[Apply what you read]
a. From the passage on teachers' exam results, reproduce the text starting at the words "The second half" and ending after "the individual teachers).".
b. In the passage on teachers' exam results, which teachers had the best exam results?

======== Text segment

The second half of this process: the transmitting of knowledge. Is more difficult to measure. Several years ago I did some research on this. What I did was to examine the exam results of individual teachers in my school. I used data obtained from the head that took into account of the overall success of the individual student. In fact, the school was measuring the “added value” of the teacher.

I then arranged for over 100 of these students to be interviewed by a group of my sociology students (one on one). The idea was to discover how the students perceived the teachers who had taught them in these classes (they had not been given the data concerning the exam results of the individual teachers).

What was interesting was the teachers with the bad exam results were often identified by the students as the ones with the best classroom control. However, this was also the main reason for their poor results. Their authoritarian style made it difficult for the students to explain to the teacher that their teaching, in terms of information retention, was ineffective. It was those teachers who were far less formal that had the best exam results. The main reason being was that the students could influence the way they taught. If they did not understand something, they were not afraid to ask for clarification.

================
======== Dataset excerpts

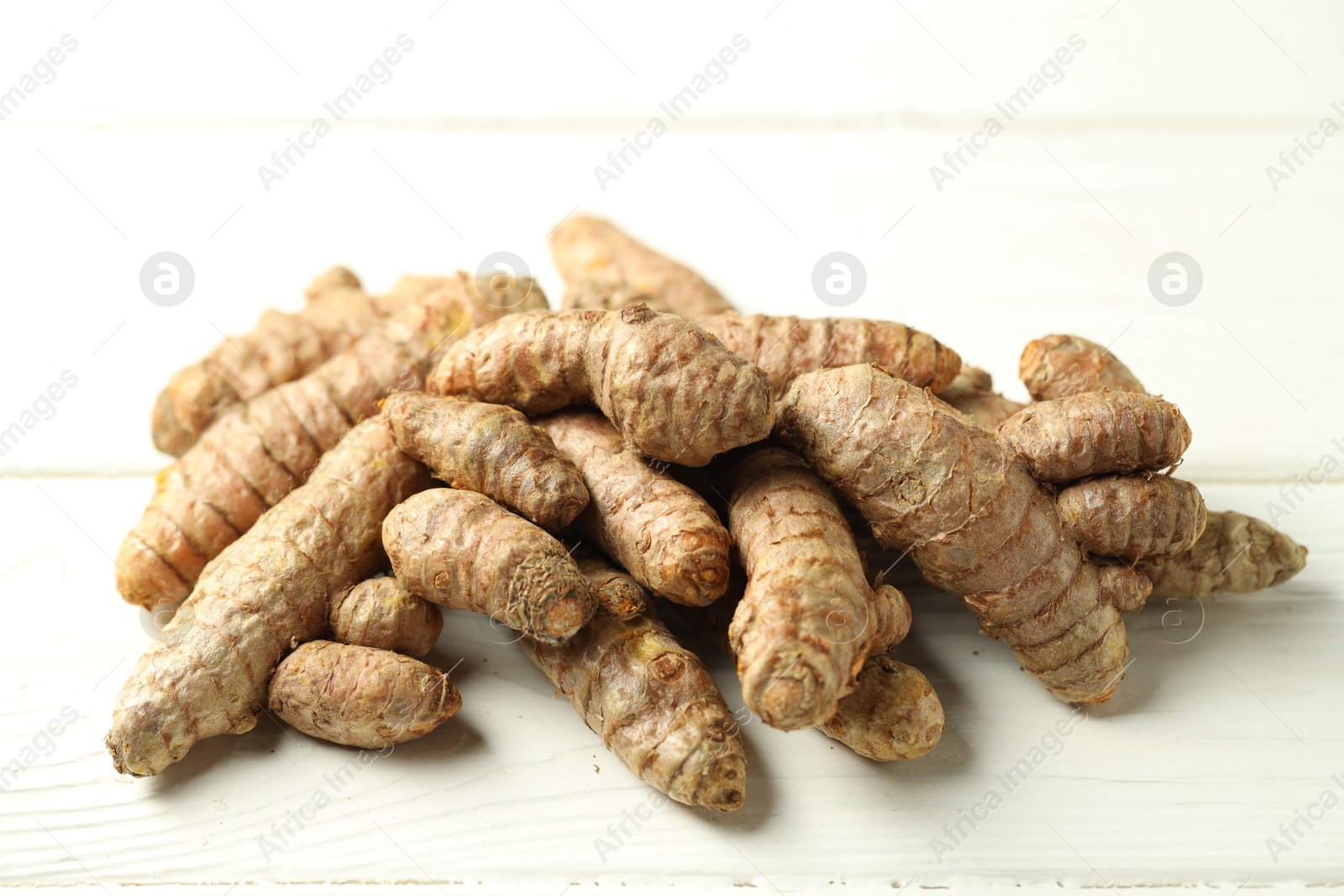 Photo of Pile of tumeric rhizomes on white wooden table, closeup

================
======== Dataset excerpts

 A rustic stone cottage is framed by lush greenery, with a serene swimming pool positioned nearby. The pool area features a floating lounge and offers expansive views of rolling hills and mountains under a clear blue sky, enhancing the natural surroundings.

================

[Answers to the exercises]
a.
The second half of this process: the transmitting of knowledge. Is more difficult to measure. Several years ago I did some research on this. What I did was to examine the exam results of individual teachers in my school. I used data obtained from the head that took into account of the overall success of the individual student. In fact, the school was measuring the “added value” of the teacher.

I then arranged for over 100 of these students to be interviewed by a group of my sociology students (one on one). The idea was to discover how the students perceived the teachers who had taught them in these classes (they had not been given the data concerning the exam results of the individual teachers).

b. The teachers who were far less formal had the best exam results.